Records
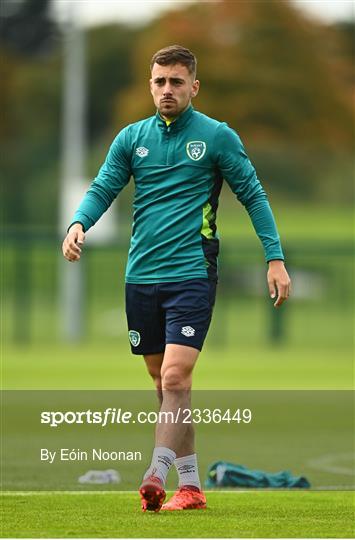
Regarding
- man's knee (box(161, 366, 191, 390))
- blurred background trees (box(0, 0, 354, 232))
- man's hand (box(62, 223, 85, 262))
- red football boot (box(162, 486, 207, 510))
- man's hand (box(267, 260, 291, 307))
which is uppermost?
blurred background trees (box(0, 0, 354, 232))

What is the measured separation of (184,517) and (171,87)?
7.35ft

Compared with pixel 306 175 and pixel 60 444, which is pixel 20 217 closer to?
pixel 306 175

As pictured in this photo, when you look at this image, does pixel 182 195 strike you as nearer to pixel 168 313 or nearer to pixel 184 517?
pixel 168 313

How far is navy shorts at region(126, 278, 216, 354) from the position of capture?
8422 millimetres

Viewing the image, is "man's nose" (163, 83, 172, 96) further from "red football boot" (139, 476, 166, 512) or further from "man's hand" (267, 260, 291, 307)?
"red football boot" (139, 476, 166, 512)

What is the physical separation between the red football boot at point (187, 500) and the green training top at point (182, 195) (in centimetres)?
116

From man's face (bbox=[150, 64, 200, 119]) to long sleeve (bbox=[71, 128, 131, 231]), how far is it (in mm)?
290

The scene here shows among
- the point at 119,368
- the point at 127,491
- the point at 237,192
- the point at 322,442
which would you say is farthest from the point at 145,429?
the point at 119,368

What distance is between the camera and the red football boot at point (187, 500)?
8.59 metres

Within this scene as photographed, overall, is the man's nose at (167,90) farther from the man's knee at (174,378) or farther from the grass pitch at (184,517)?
the grass pitch at (184,517)

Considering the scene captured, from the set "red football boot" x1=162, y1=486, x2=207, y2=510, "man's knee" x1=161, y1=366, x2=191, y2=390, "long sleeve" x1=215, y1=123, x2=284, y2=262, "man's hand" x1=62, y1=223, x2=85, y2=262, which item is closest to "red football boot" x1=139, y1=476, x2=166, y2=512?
"red football boot" x1=162, y1=486, x2=207, y2=510

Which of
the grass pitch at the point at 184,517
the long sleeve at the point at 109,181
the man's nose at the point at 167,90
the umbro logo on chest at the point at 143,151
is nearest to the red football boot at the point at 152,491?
the grass pitch at the point at 184,517

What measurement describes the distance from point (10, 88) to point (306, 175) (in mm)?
21765

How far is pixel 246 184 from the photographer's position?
8547mm
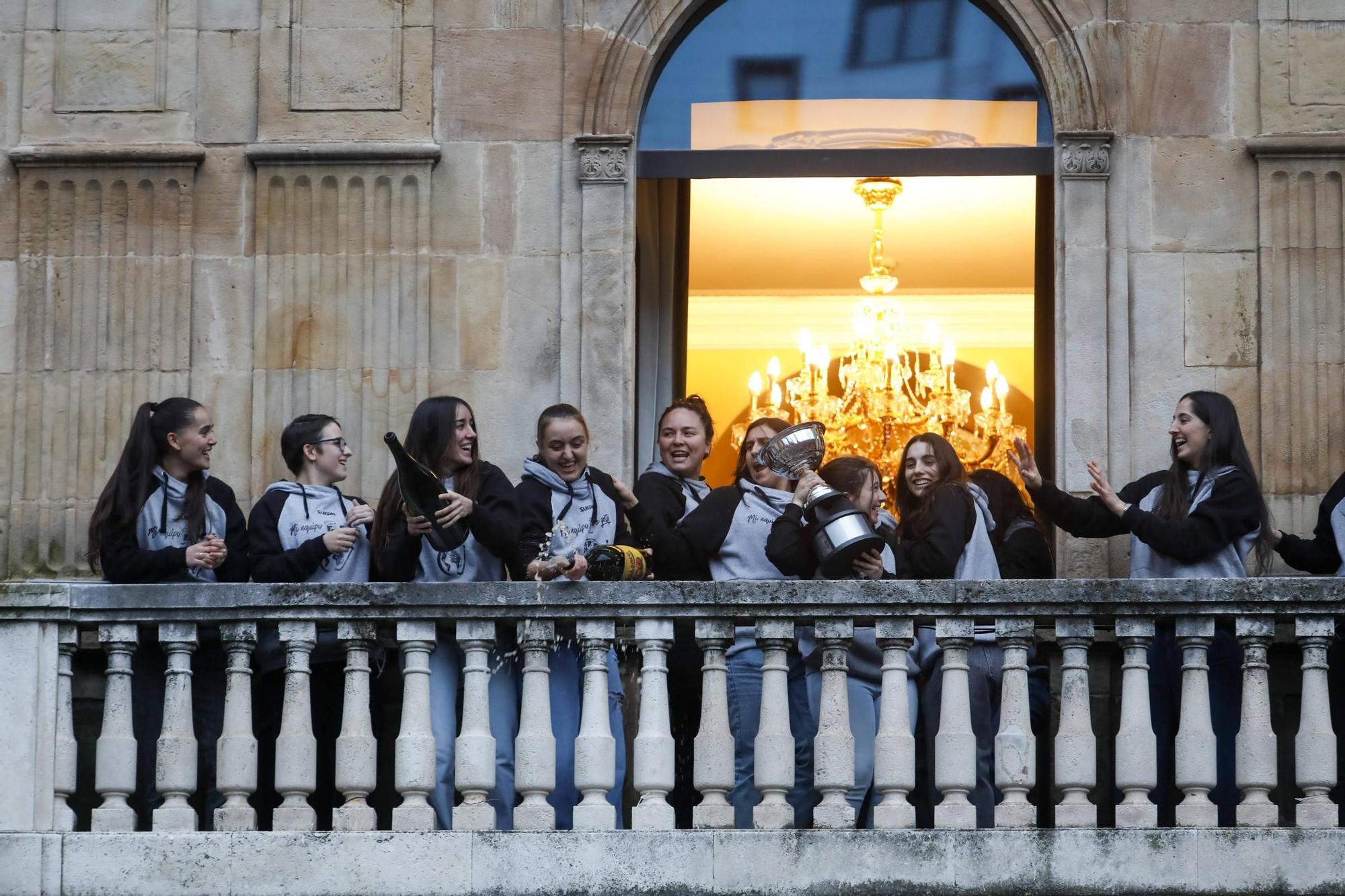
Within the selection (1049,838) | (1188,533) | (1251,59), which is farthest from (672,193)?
(1049,838)

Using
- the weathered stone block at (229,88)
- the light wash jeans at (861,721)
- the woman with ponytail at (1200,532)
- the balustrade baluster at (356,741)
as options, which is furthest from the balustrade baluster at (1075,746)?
the weathered stone block at (229,88)

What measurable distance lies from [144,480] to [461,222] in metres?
2.71

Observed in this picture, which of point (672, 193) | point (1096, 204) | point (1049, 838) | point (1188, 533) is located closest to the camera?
point (1049, 838)

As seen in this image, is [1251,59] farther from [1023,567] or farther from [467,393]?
[467,393]

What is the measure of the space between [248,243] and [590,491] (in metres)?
2.92

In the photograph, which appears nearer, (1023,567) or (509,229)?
(1023,567)

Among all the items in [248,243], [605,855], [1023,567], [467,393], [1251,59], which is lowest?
[605,855]

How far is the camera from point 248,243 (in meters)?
11.6

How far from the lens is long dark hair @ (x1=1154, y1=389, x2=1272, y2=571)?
31.6ft

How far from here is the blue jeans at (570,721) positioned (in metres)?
9.09

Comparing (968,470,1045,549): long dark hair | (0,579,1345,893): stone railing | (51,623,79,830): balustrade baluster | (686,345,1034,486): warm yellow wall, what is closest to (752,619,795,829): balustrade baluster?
(0,579,1345,893): stone railing

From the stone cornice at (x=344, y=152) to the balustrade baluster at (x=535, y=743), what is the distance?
339 cm

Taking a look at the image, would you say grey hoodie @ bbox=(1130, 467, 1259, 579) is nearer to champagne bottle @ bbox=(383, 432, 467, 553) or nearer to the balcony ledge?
the balcony ledge

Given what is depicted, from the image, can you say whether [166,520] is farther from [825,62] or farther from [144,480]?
[825,62]
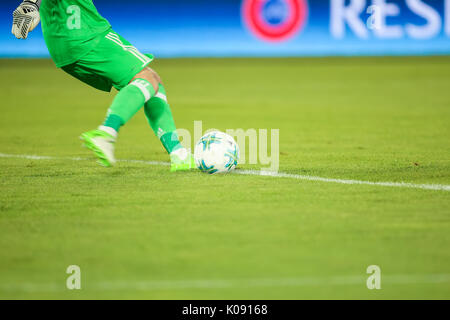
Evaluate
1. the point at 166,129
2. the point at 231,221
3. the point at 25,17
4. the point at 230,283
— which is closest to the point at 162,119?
the point at 166,129

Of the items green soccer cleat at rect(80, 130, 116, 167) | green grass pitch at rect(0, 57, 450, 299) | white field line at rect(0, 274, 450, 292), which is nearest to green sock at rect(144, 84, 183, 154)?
green grass pitch at rect(0, 57, 450, 299)

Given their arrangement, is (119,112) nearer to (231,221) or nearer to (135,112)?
(135,112)

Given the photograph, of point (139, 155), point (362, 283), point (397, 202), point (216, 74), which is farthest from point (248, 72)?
point (362, 283)

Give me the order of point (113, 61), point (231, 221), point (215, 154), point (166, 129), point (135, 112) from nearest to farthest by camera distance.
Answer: point (231, 221) < point (135, 112) < point (113, 61) < point (215, 154) < point (166, 129)

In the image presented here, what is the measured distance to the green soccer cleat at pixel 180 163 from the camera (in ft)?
22.4

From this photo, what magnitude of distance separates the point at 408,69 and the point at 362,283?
25044 mm

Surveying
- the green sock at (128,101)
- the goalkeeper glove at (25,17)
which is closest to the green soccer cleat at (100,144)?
the green sock at (128,101)

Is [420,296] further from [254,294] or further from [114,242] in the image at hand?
[114,242]

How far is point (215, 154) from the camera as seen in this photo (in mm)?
6594

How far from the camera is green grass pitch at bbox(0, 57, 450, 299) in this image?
366 cm

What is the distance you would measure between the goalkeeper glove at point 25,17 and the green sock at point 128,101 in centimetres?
99

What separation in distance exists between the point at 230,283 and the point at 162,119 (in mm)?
3395

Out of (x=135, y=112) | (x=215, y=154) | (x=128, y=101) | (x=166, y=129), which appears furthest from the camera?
(x=166, y=129)
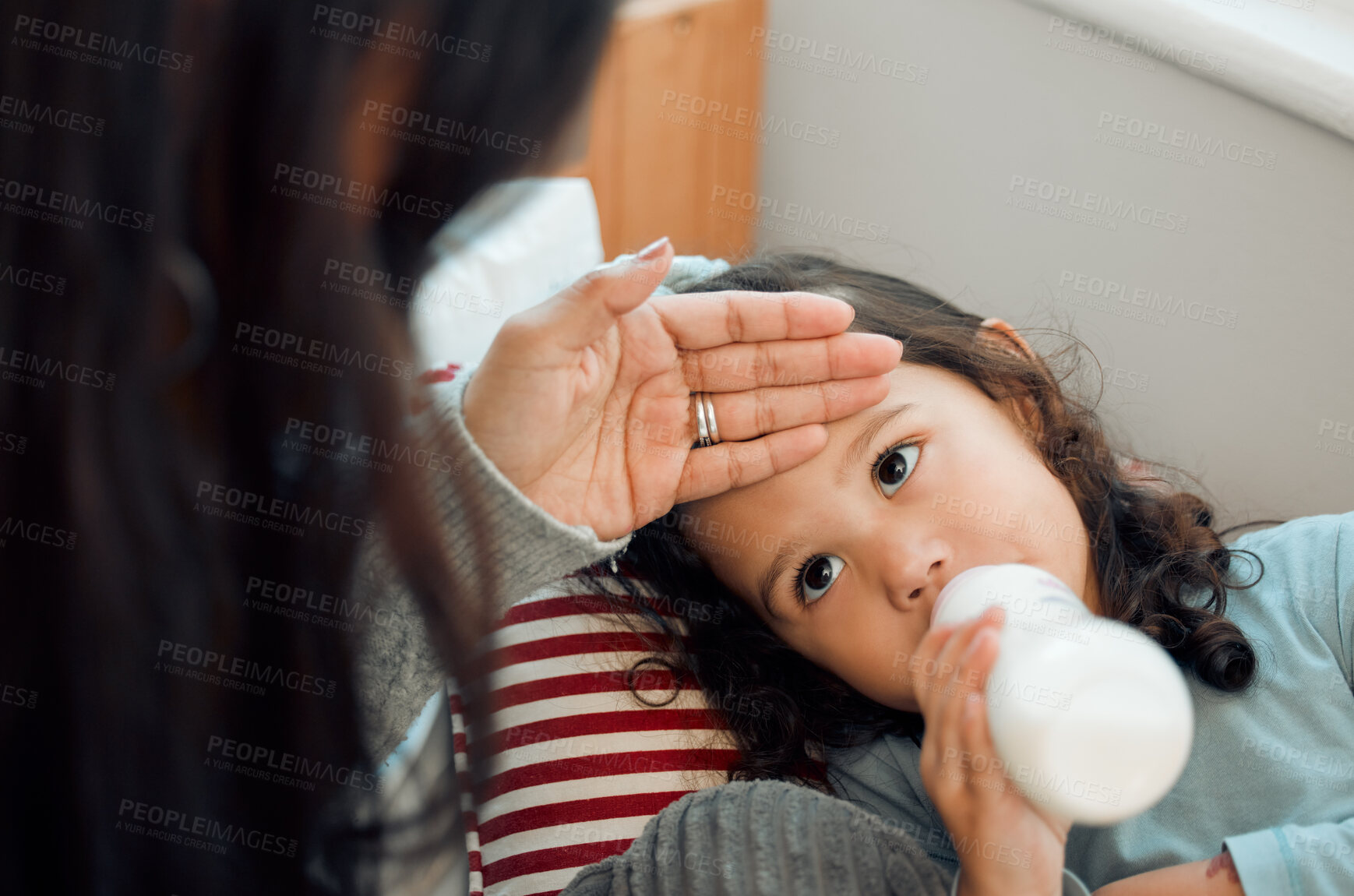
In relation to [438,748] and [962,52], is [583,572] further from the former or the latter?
[962,52]

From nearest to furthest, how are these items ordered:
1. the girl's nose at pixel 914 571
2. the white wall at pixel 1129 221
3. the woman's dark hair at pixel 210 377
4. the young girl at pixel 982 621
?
the woman's dark hair at pixel 210 377, the young girl at pixel 982 621, the girl's nose at pixel 914 571, the white wall at pixel 1129 221

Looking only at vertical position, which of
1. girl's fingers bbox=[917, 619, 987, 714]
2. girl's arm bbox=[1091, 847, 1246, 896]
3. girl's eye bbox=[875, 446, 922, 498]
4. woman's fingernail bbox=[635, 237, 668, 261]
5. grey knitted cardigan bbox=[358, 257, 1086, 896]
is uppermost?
woman's fingernail bbox=[635, 237, 668, 261]

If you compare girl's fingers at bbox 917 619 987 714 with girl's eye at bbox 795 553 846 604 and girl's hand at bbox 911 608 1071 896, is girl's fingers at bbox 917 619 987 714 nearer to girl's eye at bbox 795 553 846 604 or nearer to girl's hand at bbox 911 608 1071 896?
girl's hand at bbox 911 608 1071 896

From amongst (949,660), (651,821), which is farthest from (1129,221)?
(651,821)

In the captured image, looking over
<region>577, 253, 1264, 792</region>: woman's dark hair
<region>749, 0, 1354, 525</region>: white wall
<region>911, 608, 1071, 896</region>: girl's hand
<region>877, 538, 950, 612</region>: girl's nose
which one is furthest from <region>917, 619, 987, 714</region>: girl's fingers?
<region>749, 0, 1354, 525</region>: white wall

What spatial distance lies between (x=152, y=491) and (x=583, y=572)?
2.11ft

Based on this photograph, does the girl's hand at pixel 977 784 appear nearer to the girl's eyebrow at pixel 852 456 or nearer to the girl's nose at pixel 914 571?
the girl's nose at pixel 914 571

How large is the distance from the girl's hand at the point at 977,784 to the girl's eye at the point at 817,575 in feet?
0.65

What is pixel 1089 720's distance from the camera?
2.30ft

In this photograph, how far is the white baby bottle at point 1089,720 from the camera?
0.70 meters

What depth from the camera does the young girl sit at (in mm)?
833

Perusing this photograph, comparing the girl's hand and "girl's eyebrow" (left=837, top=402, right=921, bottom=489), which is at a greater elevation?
"girl's eyebrow" (left=837, top=402, right=921, bottom=489)

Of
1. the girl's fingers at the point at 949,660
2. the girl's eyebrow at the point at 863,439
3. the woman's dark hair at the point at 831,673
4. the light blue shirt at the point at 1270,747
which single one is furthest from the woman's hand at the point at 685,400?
the light blue shirt at the point at 1270,747

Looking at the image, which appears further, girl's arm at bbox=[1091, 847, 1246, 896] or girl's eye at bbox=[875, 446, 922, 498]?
girl's eye at bbox=[875, 446, 922, 498]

* **Goal of the exercise**:
How many lines in the rows above contain the string "further"? Reply with the number alone.

* **Solution**:
4